Das mag ich an der Aktie. Im Kern kaufen wir hier ein eher konservatives und belastbares Geschäftsmodell ein, aber eines mit gewissem (positivem) Überraschungspotenzial. Ferner mag ich an der Aktie, dass sie aktuell ziemlich günstig bewertet ist. So weist die Aktie auf Basis der für dieses Jahr erwarteten Gewinne einen KGV-Faktor von knapp 17 auf. In der Vergangenheit war sie nicht selten doppelt so teuer.

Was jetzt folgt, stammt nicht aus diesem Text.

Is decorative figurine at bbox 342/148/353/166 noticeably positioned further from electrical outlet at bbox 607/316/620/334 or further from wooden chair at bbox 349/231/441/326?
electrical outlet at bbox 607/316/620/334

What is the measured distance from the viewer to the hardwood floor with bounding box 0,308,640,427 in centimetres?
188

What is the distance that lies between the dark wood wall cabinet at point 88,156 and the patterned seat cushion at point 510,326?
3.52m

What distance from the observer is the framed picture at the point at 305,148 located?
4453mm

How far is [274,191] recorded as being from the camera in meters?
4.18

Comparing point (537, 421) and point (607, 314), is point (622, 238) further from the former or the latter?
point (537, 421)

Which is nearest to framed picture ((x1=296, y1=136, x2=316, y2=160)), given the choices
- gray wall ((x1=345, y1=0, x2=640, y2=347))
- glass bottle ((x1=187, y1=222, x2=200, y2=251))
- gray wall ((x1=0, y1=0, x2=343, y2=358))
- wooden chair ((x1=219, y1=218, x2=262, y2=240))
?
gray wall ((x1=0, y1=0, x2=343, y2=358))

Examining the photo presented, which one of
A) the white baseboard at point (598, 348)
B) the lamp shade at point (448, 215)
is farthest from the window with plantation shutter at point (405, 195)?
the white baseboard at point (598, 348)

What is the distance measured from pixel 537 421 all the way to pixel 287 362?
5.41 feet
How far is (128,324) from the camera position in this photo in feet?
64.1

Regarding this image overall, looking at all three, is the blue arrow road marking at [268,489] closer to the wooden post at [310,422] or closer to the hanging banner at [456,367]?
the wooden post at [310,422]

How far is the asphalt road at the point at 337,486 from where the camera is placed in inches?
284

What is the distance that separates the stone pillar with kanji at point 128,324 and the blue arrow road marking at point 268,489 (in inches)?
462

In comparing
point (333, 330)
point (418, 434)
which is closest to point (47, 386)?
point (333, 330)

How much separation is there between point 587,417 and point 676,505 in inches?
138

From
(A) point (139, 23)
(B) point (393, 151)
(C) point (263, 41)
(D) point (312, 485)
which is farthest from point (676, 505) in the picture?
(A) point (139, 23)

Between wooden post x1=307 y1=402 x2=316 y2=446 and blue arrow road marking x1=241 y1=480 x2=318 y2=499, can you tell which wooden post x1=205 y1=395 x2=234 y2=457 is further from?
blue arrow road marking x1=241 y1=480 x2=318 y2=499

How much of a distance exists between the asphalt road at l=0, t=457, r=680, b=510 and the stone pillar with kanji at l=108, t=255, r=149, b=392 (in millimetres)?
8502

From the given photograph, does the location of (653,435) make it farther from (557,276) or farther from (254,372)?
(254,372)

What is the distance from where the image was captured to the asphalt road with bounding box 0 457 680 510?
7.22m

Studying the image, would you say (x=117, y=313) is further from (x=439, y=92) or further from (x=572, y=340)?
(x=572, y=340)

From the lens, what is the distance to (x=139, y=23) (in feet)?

Auch die Lektüre des letzten Quartalberichtes hat mir Freude bereitet. So steigerte das Verpackungsgeschäft Glas den Umsatz organisch um 24,5 % und nach Berücksichtigung positiver Währungseffekte sogar um 31,2 %. Dabei ist mir ein Satz aus dem Geschäftsbericht besonders ins Auge gestochen. Ich zitiere:
„Der Zuwachs der Umsatzerlöse … profitierte dabei erneut von Preiserhöhungen aufgrund durchleitbarer Beschaffungspreise.“
Ich übersetze: Gerresheimer verfügt über große Preissetzungsmacht. Und wenn der Rohstoff – hier konkret Quarzsand – teurer wird oder die Betriebskosten aufgrund hoher Strompreise steigen, dann zahlt der Kunde der Gerresheimer diese sog. Kosteninflation. Ich habe in den letzten Wochen einige Quartalsberichte durchgearbeitet. Einen solchen oder ähnlichen Satz habe ich dabei bei keinem anderen Unternehmen gelesen. Hoffen wir, dass der Geschäftsbericht zum 4. Quartal bzw. Gesamtjahr – am 23. Februar – genauso angenehm wird.
Ich kaufe die Aktie für den Risikoanteil meines Depots (NextGeneration). Kaufen Sie die Aktie zu Kursen bis 77 Euro, entweder auf Xetra oder auf Tradegate. Ich setze die Gewichtung der Aktie im NextGeneration-Depot bei 8 % an.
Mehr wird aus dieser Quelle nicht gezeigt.